What to produce>
From the forum thread on finding a vector's angle with the y-axis, set down word for word everything from "That part I" down to "angle from that?".

Document extract>
|---|

# Homework Help: How to find the angle between an XYZ vector and the y-axis? Please help

1. Feb 4, 2010

### ian_spurlock

1. The problem statement, all variables and given/known data

A vector is given as follows:

A = 2i - 2j - 3k

The angle between A and the y-axis is, in degrees, closest to?:

90
119
151
61
29

2. Relevant equations

c = ab sin$$\theta$$ ????

3. The attempt at a solution

I tried:

cos$$\theta$$ = (AdotB)/(A x B)

I tried to set a vector along the y-axis to use as B.

Isolating $$\theta$$ yielded 56.3 degrees, which is apparently incorrect.

2. Feb 4, 2010

### Staff: Mentor

Maybe try using the cross-product instead of the dot-product...

3. Feb 4, 2010

### ian_spurlock

To be honest, I don't know what formula to use and I don't even know if I can use the y-axis as a vector.

I don't want the answer... I just want to know where to start and what procedure I should use.

I'm pretty confused.

4. Feb 4, 2010

### vela

Staff Emeritus

You're just mixing up the dot product and the cross product. You should have

$$\vec{A}\cdot\vec{B} = |A||B|\cos \theta$$
$$|\vec{A}\times\vec{B}| = |A||B|\sin \theta$$

You can use either to find the angle $\theta$.

5. Feb 4, 2010

### Staff: Mentor

The unit vector in the direction of the y-axis is the j vector. Do you know the equation for the vector cross-product? How could you perhaps use it to find the angle?

6. Feb 4, 2010

### ian_spurlock

Well like vela posted the cross-product formula is LaTeX Code: $$|\vec{A} X \vec{B}| = |A||B|sin \theta$$

But I only have a vector A? Or can I use components of vector A in that formula?

Last edited by a moderator: Feb 4, 2010
7. Feb 4, 2010

### Staff: Mentor

I tried to clean up your latex -- hope I got it right.

Since you are asked to find the angle with the y axis, you have two vectors. you have A, and you have j. If you cross A into j as vectors, you will get an answer that has the inclusive angle in it. Do you know how to calculate the cross-product using a determinant?

8. Feb 4, 2010

### ian_spurlock

That part I do know how to do. But if I crossed vectors A and j, wouldn't I just get a vector in some form of i + j + k? How would I calculate an angle from that?

9. Feb 4, 2010

### Staff: Mentor

Use the magnitude equation that you posted a couple steps back. The magnitude of the vector resultant is related to the magnitude of A and j and ...

|---|

Data>
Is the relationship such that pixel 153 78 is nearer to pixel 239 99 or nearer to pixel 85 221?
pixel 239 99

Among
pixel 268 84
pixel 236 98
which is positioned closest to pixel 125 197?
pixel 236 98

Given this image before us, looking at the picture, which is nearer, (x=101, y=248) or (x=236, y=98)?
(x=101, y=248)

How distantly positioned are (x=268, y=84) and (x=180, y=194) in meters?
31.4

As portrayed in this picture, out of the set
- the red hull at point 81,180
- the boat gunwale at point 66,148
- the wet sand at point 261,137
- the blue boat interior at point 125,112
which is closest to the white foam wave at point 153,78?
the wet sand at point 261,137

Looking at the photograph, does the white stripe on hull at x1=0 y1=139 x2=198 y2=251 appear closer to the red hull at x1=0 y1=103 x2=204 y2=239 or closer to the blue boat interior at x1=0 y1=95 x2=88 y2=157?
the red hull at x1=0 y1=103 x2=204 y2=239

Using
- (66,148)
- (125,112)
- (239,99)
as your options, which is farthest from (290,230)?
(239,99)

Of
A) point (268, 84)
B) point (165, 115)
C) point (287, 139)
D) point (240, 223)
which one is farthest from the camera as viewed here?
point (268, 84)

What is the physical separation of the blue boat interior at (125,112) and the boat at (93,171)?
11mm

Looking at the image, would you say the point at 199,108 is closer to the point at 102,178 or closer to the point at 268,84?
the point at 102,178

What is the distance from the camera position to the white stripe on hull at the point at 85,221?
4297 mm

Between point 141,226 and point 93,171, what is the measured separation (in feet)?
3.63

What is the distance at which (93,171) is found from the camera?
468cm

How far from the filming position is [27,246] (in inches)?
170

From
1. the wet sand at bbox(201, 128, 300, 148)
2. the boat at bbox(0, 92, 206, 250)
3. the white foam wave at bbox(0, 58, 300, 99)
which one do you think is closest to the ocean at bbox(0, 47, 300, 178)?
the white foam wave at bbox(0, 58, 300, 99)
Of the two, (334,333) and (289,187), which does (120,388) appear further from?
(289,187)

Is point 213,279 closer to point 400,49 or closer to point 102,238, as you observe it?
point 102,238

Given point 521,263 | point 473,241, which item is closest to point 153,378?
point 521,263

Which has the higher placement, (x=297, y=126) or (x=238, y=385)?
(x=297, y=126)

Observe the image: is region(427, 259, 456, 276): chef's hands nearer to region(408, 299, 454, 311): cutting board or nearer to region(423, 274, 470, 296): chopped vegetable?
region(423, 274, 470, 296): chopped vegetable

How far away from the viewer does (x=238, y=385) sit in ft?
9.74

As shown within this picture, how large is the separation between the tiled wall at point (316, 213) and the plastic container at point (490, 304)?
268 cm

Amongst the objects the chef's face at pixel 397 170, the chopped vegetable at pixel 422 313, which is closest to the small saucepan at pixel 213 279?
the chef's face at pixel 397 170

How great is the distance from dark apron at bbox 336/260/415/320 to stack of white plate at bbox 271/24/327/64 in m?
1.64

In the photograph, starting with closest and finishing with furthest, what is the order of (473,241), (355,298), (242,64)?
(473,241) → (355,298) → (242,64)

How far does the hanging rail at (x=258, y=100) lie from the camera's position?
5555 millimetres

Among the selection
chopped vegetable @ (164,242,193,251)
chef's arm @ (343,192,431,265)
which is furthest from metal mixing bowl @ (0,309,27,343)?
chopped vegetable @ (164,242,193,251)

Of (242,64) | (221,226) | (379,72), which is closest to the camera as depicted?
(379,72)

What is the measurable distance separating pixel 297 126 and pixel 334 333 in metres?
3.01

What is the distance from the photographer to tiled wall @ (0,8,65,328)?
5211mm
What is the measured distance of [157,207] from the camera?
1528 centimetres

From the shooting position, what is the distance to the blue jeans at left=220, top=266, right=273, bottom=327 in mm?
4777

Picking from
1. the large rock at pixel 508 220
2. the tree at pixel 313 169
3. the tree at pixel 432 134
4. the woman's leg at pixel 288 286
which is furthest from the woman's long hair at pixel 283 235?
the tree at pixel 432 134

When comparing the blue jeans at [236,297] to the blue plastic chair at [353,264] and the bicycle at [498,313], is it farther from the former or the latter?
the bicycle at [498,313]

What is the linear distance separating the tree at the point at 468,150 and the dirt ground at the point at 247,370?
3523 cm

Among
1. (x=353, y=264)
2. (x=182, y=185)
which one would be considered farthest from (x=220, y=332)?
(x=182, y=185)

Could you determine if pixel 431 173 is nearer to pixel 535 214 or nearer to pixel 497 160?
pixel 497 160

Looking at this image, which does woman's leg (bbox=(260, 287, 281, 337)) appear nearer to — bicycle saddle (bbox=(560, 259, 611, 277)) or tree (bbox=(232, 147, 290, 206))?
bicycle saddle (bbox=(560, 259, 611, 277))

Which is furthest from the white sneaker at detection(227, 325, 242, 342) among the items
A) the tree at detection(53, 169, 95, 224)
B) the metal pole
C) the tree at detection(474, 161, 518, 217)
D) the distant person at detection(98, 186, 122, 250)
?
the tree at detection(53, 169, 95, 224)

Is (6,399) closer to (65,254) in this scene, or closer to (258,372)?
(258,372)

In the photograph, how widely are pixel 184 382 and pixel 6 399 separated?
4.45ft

|---|

Solution>
That part I do know how to do. But if I crossed vectors A and j, wouldn't I just get a vector in some form of i + j + k? How would I calculate an angle from that?